The customer’s main quibble was, and presumably still is, Apple’s “misleading and deceptive” marketing tactics and advertising campaigns for the new feature. In two separate inquires for obtaining directions to a store, and locating it, ”Siri either did not understand what Plaintiff was asking, or, after a very long wait time, responded with the wrong answer”.
More recently, Apple reportedly filed a motion to dismiss the case and provided a rebuttal to the Plaintiff’s claims and accusations (via WSJ):
They offer only general descriptions of Apple’s advertisements, incomplete summaries of Apple’s website materials, and vague descriptions of their alleged—and highly individualized—disappointment with Siri. Tellingly, although Plaintiffs claim they became dissatisfied with Siri’s performance “soon after” purchasing their iPhones, they made no attempt to avail themselves of Apple’s 30-day return policy or one-year warranty—which remains in effect.
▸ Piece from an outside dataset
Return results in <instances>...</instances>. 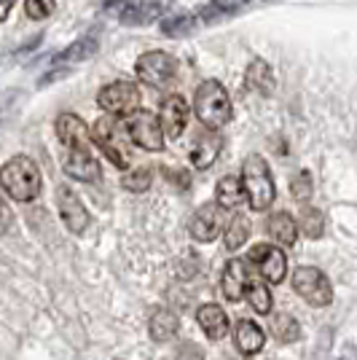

Instead, they seek to take an alleged personal grievance about the purported performance of a popular product and turn it into a nationwide class action under California’s consumer protection statutes. The Complaint does not come close to meeting the heavy burden necessary to sustain such claims.
Meanwhile, Apple continues to market Siri as an amazing, linguistic super-assistant as if the lawsuit was never filed. In fact, Apple has turned to well known celebrities Samuel L. Jackson and Zooey Deschanel for the latest commercials in their Siri marketing campaign.